| DIRECTION A |
Name every person mentioned in the passage on slavery and property below.

These considerations therefore make clear the nature of the slave and his essential quality; one who is a human being (anthrôpos) belonging by nature not to himself but to another is by nature a slave, and a human being belongs to another if, although a human being, he is a piece of property (ktêma) (Arist. Pol. 1254a14-18).

Aristotle’s proposition is an important one given this work’s purpose which is to bring forth these precise notions, or conflicting theories, that have significantly undergirded, influenced and/or reinforced conceptions of class, personhood, value, and status interwoven within western thought throughout the ages.

Which brings us inevitably to the longstanding property versus domination argument spearheaded, in modern scholarship, by Orlando Patterson in his 1982 book entitled Slavery and Social Death. Patterson delivers a scathing rebuke to Aristotle’s customary formulation of slavery in terms of property. He unequivocally argues that slavery, from his learned vantagepoint, is, in fact, ‘the permanent, violent domination of natally alienated and generally dishonored persons’[i]. Which poignantly parallels Homer’s description that human beings, held in captivity against their will, are not only persons dominated physically, but are individuals essentially diminished morally, emotionally, and psychologically. The conventional view, as presented by Aristotle, is unsound, according to Patterson based on two distinct factors. Firstly, Patterson argues, ‘to define slavery … as property fails as a definition, since it does not really specify any distinct category of persons.’ Because everyone, whether ‘beggar or king, can be the object of a property relation.’ One can only construe that what Patterson is saying, when it comes specifically to slavery, is that the term ‘property’ obscures, diminishes or diverts one’s attention away from the overt and brutal nature of an enslaved person’s everyday lived experience. Secondly, Patterson contends that the term property is inconsistent in substance when it comes to diversity of culture - meaning many societies, however archaic, lacked the very concept of ownership. Denoting that slavery has accompanied mankind through time immemorial, from primitive village societies to ancient Mesopotamia and beyond, where, he argues, the laws and social mores of any given society didn’t precisely match that of Aristotle’s definition of property – therefore it generally fails as a classification of slavery [ii].

David M. Lewis counters Patterson’s argument on the ‘property point’ as stated above by proclaiming that during the Neo-Babylonian and Persian periods, the evidence clearly demonstrates in abundant detail, that the circumstance between slave and master, in legal terms, was ‘a relationship based on the fact that the slave was the property of his or her owner’-exhibiting all the elementary features necessary, per legal theory, to reach the standard of ‘property’ [iii]. Lewis challenges Patterson’s stance further by stating:

[The popular] view that esteems private property rights to be an advanced development of Roman legal theory ignores the findings of almost a century of legal anthropology, which has observed private property systems in a variety of tribal social systems that were far less advanced in terms of technological and social complexity than even the society imagined in Homer’s epics [iv].

| DIRECTION B |
Retype the lines of the listing below exactly, leaving out the picture.

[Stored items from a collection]
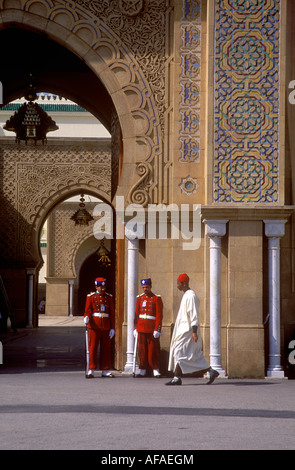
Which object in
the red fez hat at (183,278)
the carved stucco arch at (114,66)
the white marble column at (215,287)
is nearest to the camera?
the red fez hat at (183,278)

| CORRECT RESPONSE A |
Aristotle, Orlando Patterson, Homer, David M. Lewis

| CORRECT RESPONSE B |
Which object in
the red fez hat at (183,278)
the carved stucco arch at (114,66)
the white marble column at (215,287)
is nearest to the camera?
the red fez hat at (183,278)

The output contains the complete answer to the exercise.